ABSTRACT
In the previous chapters, we provided an extensive presentation of machine learning methods followed by detailed discussions of current state-of-the-art research in DDoS attack detection, prevention, reaction, mitigation, and tolerance. In particular, Chapter 2 is dedicated to causes, evolution, and classification of DDoS attacks. To practically understand how attackers plan and mount DDoS attacks, we discussed the development of a testbed with accompanying tools to launch DDoS flooding attacks of random packet intensity (low-rate to high-rate) using a random number of compromised nodes in Chapter 7. Although in past years, network security researchers have presented several innovative and practical solutions to detect, protect from, react to, mitigate, and tolerate DDoS attacks, there are still many challenges to overcome to safeguard networks from growing threats of this sophisticated attack. With the increased complexity in the technology used by intruders to launch attacks and with the growing evolution of high-speed network technology, we believe that future attackers are always designing more effective attack launching tools to inflict maximum damage. Our intention is to help improve the know-how of network security researchers and practitioners about design trends in attacks tools; our purpose is neither to educate anyone in the design of attack launching tools themselves nor to teach how to counter DDoS attack mitigation techniques or methods. It is only possible for a defender to protect a network by
filtering malicious traffic when the defender has in-depth knowledge of the various ways an attacker can attempt to intrude into the network.
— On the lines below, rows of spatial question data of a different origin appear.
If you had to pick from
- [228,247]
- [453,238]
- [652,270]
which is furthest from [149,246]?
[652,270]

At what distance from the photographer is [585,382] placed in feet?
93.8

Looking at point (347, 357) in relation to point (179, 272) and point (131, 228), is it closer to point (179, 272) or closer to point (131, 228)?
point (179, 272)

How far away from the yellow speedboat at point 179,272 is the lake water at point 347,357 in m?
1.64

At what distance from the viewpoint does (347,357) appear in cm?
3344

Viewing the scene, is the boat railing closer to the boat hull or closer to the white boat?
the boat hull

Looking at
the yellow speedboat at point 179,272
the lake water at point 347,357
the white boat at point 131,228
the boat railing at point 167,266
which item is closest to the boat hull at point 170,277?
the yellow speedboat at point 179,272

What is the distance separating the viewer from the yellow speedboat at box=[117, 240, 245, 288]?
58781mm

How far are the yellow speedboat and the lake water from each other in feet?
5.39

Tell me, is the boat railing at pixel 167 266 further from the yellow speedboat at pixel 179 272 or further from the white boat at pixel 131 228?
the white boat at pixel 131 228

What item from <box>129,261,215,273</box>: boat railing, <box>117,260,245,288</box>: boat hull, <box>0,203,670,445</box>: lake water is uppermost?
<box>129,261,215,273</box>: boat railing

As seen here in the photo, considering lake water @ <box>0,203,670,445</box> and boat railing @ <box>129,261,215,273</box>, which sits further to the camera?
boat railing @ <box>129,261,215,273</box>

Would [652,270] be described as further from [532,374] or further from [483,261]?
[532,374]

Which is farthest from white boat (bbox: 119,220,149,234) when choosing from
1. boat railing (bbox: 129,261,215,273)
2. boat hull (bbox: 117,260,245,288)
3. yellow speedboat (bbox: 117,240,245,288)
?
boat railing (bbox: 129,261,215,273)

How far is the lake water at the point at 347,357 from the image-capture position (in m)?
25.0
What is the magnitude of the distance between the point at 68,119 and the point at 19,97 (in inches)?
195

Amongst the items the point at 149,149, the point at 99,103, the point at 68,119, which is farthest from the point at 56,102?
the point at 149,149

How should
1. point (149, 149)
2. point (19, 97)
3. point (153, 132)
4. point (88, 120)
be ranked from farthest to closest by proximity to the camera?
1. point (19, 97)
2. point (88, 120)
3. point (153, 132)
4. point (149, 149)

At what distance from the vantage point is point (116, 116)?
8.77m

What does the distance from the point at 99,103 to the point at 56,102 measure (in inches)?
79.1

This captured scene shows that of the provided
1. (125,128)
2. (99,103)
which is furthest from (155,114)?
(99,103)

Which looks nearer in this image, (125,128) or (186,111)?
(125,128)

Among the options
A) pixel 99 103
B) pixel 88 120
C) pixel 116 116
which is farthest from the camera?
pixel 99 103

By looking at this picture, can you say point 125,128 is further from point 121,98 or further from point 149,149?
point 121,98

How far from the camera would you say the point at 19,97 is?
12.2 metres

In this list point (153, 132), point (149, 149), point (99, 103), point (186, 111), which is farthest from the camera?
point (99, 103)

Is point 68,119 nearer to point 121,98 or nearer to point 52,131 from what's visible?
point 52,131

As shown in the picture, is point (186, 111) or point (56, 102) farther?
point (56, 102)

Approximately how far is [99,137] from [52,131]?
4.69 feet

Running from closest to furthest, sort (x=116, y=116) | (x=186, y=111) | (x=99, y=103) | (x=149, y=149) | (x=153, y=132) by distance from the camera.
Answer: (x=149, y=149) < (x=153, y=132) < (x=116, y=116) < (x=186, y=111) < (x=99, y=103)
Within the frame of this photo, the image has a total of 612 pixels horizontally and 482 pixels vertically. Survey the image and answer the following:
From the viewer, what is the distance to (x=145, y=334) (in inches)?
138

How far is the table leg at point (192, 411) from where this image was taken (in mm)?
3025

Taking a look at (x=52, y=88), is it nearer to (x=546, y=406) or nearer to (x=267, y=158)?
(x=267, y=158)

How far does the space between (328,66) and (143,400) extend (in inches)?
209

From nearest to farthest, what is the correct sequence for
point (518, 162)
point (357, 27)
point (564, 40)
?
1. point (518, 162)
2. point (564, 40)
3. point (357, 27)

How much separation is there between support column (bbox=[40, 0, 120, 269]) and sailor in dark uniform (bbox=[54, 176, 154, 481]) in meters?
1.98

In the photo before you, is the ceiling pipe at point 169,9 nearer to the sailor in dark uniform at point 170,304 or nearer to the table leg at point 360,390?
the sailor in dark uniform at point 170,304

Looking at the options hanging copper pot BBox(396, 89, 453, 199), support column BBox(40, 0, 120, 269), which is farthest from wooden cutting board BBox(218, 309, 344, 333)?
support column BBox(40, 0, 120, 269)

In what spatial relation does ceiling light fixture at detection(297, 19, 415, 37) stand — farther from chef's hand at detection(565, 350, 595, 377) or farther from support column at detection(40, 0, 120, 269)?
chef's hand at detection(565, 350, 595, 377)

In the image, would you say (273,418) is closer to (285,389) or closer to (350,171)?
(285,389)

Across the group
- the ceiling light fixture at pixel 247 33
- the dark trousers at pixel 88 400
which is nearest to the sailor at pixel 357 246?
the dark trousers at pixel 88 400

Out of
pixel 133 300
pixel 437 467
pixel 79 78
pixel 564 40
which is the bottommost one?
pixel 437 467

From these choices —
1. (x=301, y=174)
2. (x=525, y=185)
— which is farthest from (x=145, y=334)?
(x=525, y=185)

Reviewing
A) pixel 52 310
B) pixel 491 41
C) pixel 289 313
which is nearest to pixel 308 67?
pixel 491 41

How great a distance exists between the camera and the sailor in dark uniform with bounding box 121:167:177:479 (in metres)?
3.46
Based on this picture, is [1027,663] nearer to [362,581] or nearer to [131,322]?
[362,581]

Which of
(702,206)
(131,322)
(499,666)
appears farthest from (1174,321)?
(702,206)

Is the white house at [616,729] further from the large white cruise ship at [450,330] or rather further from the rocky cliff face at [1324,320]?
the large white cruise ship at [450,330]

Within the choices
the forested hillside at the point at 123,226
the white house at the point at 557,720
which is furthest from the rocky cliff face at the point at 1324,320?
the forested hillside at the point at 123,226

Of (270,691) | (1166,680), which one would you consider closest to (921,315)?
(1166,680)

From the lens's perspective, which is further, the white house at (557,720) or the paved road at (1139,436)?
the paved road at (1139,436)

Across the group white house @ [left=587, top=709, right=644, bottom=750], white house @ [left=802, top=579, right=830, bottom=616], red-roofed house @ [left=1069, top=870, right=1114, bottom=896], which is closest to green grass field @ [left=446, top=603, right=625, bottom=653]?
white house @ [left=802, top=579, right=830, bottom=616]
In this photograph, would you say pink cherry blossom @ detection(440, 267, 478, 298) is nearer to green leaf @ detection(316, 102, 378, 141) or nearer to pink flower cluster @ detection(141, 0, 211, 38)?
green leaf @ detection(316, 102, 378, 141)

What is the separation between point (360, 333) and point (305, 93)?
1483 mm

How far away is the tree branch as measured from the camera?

Source IP spoofing is an effective technique used widely by DDoS attackers. Although many researchers deem source IP spoofing to be of low relevance and low usefulness in the context of current botnet-based DDoS attacks, many attackers still prefer to use it because it is inexpensive and effective at the same time. It is also costly to hire a botnet and manage it properly. Even though ingress and egress filters are considered very effective in filtering traffic with invalid IP addresses, attackers still manage to bypass such protection mechanisms using appropriate source IP spoofing schemes. Thus, providing a foolproof solution against source IP spoofing still remains an important research issue.